You start seeing patients again at 1:00 pm. You place an IUD in a nervous millennial and biopsy an atypical mole on the back of a middle-aged man. A nurse pulls you aside to review the insulin regimen for a patient with uncontrolled diabetes. You call a social worker and a psychiatrist when a patient there for dizziness confesses she’s been severely depressed and has thoughts of suicide. You sit with her and cry.

You see your last patient and make more phone calls. You discuss FMLA paperwork for debilitating panic attacks and review the chronic opioid therapy plan for a patient with back pain. You finish your charting and tackle the inbox again. Your pace slows as time goes by; your brain is tired. You finally finish at 7:00 pm.

It’s Friday night. You drive to a retirement party for a colleague who has worked at your clinic for several decades. He’s surrounded by friends and family who regale the crowd with stories of grateful patients. You think about how the constant outpouring of self, the push day in and day out, threaten to overwhelm you. You know you should only do this for as long as you can give it your very best.

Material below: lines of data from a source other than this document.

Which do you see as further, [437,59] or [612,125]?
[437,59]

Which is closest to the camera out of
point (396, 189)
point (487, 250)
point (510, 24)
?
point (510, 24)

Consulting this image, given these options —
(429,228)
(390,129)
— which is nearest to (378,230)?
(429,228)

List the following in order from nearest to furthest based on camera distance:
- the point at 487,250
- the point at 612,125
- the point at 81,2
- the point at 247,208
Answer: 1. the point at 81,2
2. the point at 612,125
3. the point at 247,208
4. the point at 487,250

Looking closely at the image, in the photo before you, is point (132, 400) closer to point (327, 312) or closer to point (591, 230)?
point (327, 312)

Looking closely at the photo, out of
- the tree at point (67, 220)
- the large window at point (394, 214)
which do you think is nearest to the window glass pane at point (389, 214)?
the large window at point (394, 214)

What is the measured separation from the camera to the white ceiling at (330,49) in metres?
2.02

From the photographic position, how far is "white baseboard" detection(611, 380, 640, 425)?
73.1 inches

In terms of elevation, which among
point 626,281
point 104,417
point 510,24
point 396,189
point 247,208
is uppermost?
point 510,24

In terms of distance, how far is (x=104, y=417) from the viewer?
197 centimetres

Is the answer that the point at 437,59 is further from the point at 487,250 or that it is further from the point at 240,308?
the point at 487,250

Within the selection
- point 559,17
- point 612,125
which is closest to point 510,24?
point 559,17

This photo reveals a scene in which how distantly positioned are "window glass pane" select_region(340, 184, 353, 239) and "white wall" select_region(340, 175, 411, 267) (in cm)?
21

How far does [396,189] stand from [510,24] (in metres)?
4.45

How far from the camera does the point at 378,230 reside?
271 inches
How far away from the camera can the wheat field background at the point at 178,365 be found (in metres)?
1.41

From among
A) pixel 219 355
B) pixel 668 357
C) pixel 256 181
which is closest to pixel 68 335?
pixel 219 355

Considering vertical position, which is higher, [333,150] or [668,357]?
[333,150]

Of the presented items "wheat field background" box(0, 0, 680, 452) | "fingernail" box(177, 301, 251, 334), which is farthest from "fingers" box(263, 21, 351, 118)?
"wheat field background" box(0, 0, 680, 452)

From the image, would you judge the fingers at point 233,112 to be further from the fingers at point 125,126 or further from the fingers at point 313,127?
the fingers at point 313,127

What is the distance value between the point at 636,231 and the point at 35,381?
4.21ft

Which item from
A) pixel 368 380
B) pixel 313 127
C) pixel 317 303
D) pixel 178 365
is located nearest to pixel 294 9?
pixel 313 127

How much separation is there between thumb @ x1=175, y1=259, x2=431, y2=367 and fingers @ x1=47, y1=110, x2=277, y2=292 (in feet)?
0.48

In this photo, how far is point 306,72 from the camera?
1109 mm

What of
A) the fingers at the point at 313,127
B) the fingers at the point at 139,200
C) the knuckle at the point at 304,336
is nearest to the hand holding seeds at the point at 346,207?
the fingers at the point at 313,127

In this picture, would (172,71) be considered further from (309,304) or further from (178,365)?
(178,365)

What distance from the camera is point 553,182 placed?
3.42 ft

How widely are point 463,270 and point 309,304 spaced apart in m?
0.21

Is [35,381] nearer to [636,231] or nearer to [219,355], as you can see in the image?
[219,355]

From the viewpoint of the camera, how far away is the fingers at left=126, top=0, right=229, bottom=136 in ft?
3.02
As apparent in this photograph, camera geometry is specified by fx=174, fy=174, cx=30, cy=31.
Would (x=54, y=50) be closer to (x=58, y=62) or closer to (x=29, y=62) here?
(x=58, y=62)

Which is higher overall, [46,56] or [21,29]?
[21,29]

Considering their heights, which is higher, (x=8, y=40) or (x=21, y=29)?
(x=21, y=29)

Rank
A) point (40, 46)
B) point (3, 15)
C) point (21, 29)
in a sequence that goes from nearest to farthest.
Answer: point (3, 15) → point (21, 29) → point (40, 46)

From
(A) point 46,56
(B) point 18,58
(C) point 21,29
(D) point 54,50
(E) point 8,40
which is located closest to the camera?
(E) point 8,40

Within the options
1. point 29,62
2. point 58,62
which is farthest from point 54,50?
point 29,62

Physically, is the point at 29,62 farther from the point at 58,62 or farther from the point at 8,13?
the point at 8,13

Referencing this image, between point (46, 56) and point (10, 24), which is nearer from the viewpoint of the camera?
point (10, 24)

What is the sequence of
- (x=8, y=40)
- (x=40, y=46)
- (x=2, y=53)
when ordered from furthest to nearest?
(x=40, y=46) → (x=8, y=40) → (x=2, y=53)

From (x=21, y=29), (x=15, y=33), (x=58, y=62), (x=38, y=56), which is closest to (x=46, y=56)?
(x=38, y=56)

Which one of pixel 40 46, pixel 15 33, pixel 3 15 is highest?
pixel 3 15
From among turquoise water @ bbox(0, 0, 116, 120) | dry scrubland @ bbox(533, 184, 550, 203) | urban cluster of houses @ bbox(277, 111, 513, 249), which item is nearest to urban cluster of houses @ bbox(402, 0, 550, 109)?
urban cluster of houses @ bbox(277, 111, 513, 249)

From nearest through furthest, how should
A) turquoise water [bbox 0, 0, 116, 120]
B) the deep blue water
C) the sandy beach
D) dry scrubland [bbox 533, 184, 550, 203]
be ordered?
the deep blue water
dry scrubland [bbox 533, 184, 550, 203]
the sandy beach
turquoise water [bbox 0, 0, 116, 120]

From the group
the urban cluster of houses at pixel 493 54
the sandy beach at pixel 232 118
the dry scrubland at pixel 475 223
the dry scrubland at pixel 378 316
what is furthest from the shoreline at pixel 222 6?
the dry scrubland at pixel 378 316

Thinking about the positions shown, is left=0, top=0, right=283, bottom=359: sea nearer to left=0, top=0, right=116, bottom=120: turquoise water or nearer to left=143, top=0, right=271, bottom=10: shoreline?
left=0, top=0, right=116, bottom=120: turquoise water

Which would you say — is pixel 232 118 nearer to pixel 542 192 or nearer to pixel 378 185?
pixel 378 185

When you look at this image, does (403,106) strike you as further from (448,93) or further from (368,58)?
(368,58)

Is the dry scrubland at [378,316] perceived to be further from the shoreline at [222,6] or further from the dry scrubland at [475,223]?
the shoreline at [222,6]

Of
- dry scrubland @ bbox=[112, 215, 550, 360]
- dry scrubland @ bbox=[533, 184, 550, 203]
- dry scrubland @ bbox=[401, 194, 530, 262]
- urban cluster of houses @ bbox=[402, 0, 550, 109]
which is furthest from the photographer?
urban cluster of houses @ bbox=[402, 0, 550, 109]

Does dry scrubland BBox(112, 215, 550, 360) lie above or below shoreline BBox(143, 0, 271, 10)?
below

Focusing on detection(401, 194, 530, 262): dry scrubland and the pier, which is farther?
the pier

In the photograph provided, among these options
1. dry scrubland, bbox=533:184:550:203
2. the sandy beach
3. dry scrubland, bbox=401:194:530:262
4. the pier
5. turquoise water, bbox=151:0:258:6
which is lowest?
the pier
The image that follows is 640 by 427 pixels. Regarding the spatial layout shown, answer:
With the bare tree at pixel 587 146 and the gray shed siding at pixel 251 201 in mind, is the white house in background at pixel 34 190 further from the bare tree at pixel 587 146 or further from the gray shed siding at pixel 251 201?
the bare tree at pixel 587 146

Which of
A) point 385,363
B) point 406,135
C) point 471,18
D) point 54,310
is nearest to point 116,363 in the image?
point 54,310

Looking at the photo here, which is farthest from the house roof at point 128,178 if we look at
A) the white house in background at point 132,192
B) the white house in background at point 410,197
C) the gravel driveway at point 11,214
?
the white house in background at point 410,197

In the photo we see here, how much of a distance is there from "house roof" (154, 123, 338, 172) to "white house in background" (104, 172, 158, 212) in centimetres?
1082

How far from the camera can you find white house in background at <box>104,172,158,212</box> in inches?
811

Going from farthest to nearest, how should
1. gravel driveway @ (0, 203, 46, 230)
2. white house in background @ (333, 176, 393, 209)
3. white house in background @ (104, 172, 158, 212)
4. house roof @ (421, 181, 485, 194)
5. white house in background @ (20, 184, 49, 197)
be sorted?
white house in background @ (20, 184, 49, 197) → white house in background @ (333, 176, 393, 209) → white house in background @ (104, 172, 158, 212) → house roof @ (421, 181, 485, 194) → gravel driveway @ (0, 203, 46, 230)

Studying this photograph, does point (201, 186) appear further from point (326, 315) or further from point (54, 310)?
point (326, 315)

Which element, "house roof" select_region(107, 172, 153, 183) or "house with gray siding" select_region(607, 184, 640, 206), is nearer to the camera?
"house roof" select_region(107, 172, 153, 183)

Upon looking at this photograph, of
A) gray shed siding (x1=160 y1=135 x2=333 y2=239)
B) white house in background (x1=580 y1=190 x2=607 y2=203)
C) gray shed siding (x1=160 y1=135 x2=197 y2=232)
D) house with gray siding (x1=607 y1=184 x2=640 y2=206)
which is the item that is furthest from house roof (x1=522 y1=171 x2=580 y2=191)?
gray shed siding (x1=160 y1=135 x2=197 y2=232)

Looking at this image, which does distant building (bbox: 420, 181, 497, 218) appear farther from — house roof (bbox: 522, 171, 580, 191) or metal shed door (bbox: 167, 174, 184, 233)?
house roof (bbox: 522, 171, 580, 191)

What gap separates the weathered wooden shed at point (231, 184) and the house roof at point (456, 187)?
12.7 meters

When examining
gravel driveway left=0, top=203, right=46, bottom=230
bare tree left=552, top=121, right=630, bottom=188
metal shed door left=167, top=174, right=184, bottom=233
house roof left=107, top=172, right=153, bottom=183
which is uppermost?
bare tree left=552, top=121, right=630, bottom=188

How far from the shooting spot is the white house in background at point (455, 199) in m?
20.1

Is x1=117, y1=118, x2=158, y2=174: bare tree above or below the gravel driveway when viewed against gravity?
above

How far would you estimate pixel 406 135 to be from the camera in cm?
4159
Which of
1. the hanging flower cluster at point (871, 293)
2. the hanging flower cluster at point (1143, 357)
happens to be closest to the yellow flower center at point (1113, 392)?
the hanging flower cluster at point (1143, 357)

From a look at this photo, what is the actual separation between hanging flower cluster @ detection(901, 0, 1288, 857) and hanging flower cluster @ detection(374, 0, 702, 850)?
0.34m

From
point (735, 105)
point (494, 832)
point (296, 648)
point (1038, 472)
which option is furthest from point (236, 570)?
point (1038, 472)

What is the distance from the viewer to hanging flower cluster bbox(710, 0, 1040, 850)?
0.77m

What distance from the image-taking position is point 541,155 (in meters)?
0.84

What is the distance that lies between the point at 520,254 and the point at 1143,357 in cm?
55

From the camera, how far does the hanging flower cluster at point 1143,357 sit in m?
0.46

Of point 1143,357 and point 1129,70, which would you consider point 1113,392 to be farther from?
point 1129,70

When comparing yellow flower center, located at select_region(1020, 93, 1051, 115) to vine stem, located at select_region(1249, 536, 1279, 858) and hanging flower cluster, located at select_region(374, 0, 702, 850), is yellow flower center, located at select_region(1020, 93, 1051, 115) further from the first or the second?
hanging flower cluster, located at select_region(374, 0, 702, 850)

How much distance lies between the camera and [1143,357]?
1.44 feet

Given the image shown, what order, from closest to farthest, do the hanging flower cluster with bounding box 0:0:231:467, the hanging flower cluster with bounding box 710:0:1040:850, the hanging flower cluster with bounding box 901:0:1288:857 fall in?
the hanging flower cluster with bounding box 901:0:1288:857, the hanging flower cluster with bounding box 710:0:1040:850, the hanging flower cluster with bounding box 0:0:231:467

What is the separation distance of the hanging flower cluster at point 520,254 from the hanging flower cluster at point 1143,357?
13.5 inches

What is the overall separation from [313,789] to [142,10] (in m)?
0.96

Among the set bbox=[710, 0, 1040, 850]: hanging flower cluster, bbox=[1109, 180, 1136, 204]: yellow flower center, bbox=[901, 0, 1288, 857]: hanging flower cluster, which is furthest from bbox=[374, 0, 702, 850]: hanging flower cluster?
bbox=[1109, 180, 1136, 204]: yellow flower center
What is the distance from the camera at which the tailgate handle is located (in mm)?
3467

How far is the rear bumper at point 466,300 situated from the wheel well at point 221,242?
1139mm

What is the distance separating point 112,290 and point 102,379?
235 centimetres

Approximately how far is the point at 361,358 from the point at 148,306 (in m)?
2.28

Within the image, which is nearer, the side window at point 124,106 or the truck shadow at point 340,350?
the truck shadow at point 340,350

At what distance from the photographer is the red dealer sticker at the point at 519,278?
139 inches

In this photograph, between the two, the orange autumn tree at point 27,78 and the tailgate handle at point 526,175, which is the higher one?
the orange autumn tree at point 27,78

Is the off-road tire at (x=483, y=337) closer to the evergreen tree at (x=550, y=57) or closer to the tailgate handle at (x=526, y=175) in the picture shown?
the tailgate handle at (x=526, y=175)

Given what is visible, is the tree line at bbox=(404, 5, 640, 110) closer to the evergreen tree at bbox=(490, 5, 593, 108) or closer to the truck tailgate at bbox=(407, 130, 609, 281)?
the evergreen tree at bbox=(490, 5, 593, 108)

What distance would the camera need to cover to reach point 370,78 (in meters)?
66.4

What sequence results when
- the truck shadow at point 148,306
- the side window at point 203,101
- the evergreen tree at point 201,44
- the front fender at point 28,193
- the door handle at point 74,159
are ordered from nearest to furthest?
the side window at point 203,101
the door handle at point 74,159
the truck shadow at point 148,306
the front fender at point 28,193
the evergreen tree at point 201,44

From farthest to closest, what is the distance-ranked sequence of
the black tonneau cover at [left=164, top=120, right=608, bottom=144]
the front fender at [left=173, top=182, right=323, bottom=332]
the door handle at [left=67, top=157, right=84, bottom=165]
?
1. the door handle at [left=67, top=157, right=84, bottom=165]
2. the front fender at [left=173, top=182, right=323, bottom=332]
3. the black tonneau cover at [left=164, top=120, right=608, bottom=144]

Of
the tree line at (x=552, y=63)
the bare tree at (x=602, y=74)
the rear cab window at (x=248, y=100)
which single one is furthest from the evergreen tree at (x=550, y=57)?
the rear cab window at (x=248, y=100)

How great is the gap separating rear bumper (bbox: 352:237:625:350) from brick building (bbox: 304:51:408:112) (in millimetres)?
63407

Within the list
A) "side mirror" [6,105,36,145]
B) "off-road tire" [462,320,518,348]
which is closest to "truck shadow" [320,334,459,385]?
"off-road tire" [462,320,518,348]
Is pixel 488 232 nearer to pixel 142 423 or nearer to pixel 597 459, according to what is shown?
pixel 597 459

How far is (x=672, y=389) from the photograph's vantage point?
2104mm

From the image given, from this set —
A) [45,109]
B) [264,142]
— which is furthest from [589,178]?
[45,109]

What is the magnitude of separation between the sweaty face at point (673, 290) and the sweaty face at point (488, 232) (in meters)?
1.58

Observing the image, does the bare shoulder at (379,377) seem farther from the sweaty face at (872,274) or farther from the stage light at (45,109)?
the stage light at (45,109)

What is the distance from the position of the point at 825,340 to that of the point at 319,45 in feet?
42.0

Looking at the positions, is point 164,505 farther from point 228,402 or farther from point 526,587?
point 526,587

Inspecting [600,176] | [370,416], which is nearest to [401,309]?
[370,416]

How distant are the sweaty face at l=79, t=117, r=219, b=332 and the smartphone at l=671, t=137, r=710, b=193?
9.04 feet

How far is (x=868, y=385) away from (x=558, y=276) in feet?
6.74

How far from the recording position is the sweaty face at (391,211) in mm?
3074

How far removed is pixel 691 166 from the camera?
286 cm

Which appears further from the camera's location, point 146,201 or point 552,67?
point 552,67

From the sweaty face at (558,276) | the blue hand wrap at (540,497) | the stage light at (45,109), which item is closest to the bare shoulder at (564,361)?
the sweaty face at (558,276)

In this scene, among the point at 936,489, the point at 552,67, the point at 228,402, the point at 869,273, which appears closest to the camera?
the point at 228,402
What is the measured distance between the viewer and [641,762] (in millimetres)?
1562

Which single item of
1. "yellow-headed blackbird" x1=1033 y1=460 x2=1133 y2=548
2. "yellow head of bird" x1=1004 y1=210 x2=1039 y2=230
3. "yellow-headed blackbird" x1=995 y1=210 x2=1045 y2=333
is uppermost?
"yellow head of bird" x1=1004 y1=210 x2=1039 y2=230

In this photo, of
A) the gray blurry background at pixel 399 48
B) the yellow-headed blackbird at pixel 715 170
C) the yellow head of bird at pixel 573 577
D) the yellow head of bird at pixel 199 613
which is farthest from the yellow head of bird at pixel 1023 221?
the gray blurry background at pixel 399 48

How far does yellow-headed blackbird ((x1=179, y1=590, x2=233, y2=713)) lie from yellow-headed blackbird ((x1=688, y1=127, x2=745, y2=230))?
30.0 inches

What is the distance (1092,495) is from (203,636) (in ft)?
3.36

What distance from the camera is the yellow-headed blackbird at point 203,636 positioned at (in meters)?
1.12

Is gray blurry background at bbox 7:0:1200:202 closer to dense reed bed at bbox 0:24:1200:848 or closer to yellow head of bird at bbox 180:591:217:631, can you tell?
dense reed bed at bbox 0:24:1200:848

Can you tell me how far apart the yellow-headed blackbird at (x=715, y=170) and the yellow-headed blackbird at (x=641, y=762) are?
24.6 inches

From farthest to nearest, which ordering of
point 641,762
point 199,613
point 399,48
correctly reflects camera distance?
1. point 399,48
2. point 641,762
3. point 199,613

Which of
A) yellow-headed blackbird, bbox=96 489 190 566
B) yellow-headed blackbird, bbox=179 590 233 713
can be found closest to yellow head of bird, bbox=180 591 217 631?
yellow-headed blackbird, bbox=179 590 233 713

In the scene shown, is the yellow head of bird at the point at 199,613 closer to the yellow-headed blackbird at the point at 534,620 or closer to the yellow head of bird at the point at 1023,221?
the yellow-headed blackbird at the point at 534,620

And you wonder: How long will that be?

Mary Pan
Seattle, Washington

Comments

3 thoughts on “Timeline”

  1. Mary–

    Clearly, you are helping many people , but you should only do it
    as long as you can, without compromising your own health

    Is there any chance you could do this job half-time?

    Would they give you another half-time job in the office where
    you would not be going out to see patients?

    Would they pay you half of your salary to see patients half-time
    while you worked another far less stressful job half-time?

    Have you looked around for other companies or agencies that
    would hire you to do what you do for fewer hours & fewer patients?

    (If you can possibly take a salary cut it would be worth it,
    This job is too stressful.

  2. Thank you for sharing the diversity and challenges of practice- and the fatigue that too much of even the most fulfilling work can bring.